>>>

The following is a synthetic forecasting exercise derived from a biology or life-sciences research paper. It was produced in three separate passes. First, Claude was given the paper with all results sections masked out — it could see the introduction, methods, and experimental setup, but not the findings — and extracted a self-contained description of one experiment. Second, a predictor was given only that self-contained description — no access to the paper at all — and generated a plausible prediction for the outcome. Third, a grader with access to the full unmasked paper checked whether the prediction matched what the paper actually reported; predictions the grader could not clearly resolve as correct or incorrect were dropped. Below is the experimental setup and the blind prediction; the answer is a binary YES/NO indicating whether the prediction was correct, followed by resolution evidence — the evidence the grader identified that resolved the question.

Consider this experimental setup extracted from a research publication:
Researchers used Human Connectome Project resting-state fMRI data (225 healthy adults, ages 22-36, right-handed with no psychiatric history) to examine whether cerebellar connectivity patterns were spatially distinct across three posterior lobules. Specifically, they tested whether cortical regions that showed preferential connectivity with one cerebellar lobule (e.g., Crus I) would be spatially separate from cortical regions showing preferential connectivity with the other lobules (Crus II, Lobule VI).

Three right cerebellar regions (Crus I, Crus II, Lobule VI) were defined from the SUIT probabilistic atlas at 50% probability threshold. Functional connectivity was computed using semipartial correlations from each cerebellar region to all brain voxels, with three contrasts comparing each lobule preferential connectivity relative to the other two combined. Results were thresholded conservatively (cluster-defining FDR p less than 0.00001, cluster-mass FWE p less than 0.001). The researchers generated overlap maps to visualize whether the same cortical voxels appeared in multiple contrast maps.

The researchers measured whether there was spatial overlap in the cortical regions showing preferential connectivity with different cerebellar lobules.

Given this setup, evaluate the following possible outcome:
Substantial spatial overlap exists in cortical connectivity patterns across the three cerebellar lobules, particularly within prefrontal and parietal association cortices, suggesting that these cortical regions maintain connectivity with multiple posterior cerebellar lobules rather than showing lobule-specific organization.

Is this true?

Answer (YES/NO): NO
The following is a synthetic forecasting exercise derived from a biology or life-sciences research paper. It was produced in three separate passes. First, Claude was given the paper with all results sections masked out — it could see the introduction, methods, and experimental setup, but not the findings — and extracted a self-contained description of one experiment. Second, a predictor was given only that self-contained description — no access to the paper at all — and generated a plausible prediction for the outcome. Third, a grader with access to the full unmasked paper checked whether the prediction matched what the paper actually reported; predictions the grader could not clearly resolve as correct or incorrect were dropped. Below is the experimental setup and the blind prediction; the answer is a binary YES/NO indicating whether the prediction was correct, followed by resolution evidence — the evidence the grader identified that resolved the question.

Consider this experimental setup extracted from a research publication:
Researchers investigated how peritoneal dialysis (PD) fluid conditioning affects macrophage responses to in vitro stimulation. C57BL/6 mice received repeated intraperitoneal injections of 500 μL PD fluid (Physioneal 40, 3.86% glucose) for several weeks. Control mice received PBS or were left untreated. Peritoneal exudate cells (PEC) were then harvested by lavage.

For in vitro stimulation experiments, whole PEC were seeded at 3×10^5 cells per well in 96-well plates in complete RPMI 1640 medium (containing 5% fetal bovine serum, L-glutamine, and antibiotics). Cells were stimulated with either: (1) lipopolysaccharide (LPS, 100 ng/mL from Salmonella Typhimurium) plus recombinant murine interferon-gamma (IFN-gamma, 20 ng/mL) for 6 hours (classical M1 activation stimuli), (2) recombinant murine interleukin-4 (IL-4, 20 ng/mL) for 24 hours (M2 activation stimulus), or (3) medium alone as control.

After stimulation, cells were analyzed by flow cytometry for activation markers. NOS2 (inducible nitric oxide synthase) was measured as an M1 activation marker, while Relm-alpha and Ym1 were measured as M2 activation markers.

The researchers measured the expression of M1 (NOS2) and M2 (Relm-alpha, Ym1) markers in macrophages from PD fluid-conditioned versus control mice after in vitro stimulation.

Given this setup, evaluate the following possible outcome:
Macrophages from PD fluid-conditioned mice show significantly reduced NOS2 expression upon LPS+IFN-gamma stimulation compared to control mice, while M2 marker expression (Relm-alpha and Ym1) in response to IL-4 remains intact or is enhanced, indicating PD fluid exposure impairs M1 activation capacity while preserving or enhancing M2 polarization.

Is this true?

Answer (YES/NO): NO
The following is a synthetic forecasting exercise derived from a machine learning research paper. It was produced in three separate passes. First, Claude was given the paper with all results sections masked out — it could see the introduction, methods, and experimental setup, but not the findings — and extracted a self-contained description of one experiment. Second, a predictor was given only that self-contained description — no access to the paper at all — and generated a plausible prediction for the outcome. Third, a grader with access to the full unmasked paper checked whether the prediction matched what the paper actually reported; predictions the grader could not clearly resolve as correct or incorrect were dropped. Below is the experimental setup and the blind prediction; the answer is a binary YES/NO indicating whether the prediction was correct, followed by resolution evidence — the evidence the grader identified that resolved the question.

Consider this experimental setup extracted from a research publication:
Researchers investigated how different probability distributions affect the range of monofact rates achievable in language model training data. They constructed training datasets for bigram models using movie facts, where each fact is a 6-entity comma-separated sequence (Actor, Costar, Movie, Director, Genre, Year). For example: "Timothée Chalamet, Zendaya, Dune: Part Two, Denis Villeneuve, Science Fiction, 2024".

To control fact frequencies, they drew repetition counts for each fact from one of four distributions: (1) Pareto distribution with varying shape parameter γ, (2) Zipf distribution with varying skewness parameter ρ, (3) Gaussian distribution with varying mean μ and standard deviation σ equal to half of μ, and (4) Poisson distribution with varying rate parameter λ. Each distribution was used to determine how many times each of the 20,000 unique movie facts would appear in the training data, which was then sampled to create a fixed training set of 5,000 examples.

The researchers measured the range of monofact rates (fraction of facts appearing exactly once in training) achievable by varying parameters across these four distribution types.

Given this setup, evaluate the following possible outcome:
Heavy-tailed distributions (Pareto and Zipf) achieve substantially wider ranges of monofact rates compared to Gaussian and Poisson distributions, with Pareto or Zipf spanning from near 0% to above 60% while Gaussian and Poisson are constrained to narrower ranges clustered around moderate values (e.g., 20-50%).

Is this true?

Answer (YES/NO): NO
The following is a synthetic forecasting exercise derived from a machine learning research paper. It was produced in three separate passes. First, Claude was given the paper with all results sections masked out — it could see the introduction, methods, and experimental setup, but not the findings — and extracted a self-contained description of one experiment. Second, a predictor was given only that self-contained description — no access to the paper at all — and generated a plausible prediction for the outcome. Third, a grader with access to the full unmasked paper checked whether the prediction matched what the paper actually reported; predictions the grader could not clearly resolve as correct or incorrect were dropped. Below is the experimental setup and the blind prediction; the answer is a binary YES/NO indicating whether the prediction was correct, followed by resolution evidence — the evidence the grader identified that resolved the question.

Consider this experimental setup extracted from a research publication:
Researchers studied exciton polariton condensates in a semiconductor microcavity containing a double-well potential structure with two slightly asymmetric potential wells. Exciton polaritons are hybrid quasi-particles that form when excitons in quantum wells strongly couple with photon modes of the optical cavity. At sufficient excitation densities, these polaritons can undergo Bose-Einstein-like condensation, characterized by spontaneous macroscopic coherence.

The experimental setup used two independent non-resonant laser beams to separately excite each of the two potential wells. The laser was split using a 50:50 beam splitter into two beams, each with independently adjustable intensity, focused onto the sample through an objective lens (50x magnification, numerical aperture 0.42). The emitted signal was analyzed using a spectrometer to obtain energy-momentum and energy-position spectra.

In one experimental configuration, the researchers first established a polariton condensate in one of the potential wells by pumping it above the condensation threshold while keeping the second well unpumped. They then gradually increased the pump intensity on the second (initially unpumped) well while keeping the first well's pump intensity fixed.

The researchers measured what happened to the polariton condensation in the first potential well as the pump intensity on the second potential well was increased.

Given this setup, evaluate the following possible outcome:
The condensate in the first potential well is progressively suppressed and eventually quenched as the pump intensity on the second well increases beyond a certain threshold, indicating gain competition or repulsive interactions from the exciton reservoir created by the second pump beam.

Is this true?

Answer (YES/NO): NO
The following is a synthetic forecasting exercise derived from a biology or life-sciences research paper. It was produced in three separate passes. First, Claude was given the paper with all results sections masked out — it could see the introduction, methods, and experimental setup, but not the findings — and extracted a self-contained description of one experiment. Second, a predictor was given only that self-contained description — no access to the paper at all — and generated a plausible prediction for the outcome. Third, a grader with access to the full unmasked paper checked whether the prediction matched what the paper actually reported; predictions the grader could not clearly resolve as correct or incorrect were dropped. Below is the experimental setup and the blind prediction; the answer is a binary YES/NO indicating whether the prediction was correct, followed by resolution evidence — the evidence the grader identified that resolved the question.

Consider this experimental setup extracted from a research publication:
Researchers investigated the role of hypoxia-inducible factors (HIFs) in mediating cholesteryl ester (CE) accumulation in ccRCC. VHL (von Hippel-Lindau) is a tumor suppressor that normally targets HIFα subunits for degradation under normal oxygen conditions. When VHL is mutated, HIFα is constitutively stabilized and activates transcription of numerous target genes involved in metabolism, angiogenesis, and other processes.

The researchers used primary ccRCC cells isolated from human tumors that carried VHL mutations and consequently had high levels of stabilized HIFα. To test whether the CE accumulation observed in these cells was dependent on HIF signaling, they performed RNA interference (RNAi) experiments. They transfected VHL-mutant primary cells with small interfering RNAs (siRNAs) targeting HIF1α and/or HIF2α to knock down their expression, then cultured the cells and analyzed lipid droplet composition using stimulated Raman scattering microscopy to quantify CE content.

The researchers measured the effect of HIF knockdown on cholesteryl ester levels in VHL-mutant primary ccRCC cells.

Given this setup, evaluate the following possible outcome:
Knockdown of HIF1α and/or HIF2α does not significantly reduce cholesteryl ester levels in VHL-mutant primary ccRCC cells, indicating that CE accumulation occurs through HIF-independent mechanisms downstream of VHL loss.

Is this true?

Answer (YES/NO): NO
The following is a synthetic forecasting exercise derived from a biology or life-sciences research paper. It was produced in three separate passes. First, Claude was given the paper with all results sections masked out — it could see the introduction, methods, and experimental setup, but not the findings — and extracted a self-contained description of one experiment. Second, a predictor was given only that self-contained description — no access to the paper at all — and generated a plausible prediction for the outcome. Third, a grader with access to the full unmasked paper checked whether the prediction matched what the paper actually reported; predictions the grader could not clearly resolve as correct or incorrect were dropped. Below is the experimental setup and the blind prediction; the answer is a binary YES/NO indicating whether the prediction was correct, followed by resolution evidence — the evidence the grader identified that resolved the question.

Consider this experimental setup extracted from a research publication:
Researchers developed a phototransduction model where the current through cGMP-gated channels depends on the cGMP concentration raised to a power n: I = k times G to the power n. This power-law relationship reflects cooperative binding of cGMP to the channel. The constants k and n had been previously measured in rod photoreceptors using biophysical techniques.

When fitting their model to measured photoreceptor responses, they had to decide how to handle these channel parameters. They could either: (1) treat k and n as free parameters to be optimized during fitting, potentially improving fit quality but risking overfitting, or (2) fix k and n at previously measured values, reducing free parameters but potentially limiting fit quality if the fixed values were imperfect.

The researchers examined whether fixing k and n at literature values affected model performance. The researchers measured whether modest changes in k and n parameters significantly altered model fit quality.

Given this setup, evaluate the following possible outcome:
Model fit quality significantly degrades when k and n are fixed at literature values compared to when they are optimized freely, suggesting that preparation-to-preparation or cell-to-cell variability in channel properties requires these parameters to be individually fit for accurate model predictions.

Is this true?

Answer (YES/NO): NO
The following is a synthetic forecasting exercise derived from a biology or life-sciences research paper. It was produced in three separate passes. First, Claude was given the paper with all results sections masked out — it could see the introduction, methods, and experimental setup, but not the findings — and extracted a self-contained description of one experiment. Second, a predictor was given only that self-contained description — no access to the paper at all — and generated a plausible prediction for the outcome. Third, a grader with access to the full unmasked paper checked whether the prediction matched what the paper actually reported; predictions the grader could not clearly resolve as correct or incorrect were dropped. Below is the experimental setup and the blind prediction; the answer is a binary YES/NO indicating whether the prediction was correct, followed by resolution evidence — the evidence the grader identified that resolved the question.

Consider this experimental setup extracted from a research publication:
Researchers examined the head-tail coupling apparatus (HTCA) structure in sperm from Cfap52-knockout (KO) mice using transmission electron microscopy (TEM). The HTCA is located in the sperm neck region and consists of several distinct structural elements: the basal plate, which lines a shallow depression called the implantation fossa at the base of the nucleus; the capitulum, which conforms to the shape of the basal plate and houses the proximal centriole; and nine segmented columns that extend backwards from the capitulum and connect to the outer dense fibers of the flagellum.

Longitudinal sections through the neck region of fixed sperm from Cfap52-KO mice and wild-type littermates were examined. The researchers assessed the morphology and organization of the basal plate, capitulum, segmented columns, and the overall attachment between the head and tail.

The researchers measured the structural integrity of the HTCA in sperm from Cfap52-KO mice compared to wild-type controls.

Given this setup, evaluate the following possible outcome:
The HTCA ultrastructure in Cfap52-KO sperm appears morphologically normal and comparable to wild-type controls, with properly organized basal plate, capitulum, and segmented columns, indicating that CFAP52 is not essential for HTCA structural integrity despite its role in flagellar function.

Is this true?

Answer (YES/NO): NO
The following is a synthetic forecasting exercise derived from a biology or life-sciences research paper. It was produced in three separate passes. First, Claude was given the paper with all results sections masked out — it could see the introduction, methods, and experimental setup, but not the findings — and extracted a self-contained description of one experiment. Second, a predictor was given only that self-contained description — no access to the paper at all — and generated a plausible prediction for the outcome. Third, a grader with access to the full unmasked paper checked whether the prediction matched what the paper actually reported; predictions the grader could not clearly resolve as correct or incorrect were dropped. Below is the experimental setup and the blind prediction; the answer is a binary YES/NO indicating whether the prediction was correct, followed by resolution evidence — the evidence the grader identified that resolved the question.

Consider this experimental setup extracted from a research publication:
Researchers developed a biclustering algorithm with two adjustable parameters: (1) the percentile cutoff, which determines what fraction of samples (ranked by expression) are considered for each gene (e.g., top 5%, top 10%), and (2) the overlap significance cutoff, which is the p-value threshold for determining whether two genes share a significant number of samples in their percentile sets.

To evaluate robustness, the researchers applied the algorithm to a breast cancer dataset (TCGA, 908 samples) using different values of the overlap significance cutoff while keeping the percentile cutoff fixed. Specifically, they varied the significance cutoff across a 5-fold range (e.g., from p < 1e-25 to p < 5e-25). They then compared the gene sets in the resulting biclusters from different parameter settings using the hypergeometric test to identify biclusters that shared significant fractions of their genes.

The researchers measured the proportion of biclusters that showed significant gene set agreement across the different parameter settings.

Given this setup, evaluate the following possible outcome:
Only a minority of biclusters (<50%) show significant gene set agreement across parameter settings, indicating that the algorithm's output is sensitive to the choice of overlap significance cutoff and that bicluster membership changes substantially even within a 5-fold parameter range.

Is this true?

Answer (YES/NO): NO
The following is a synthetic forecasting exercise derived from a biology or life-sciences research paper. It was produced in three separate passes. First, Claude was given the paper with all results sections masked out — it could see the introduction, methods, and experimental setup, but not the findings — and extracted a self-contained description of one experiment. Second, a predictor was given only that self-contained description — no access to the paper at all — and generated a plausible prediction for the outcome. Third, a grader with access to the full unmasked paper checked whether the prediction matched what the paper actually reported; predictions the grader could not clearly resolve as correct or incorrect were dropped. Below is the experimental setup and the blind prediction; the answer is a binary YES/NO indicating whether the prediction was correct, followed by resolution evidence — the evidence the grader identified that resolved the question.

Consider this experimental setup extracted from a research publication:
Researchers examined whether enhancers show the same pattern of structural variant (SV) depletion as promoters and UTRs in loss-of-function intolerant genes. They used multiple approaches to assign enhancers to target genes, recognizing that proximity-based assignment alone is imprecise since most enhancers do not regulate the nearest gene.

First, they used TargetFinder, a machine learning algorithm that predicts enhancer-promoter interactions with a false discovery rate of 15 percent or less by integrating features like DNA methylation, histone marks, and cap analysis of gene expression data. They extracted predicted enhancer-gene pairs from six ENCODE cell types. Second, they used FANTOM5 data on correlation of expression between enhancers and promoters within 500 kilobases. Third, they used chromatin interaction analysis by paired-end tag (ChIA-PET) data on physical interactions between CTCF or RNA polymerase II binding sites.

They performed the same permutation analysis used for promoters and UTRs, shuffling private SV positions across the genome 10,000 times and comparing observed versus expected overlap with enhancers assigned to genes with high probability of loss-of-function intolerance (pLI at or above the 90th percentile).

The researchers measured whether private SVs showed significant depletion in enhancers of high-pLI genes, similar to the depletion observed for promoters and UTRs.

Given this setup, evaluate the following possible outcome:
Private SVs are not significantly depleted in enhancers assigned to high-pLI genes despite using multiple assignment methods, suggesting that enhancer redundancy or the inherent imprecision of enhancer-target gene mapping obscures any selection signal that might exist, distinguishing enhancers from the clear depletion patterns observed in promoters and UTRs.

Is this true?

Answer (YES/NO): YES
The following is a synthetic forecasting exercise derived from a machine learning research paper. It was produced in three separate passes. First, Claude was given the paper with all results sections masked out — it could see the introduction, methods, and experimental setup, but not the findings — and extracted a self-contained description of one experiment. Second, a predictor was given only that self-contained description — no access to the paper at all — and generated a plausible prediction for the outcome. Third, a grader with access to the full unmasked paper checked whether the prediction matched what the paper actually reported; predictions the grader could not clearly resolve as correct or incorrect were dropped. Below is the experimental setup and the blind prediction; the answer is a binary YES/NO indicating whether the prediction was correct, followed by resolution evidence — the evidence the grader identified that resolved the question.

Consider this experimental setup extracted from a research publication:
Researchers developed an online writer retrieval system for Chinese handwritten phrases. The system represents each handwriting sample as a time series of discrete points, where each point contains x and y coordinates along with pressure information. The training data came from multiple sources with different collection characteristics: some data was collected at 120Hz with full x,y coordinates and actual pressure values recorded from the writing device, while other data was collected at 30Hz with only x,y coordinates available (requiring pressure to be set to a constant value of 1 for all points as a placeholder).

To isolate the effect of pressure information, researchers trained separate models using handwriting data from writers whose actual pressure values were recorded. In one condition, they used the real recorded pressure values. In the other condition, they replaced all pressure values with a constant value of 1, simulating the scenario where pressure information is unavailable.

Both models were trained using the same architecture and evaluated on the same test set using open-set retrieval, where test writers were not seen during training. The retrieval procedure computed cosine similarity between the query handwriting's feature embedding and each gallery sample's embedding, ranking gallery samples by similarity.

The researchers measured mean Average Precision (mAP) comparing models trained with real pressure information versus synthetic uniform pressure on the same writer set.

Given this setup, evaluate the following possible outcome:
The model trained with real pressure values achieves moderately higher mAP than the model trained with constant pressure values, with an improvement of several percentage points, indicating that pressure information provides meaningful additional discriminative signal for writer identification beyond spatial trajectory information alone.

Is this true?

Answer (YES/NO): YES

<<<

Assignment - Among the entries, copy every line containing the word "integrity".

Expected answer -
The researchers measured the structural integrity of the HTCA in sperm from Cfap52-KO mice compared to wild-type controls.
The HTCA ultrastructure in Cfap52-KO sperm appears morphologically normal and comparable to wild-type controls, with properly organized basal plate, capitulum, and segmented columns, indicating that CFAP52 is not essential for HTCA structural integrity despite its role in flagellar function.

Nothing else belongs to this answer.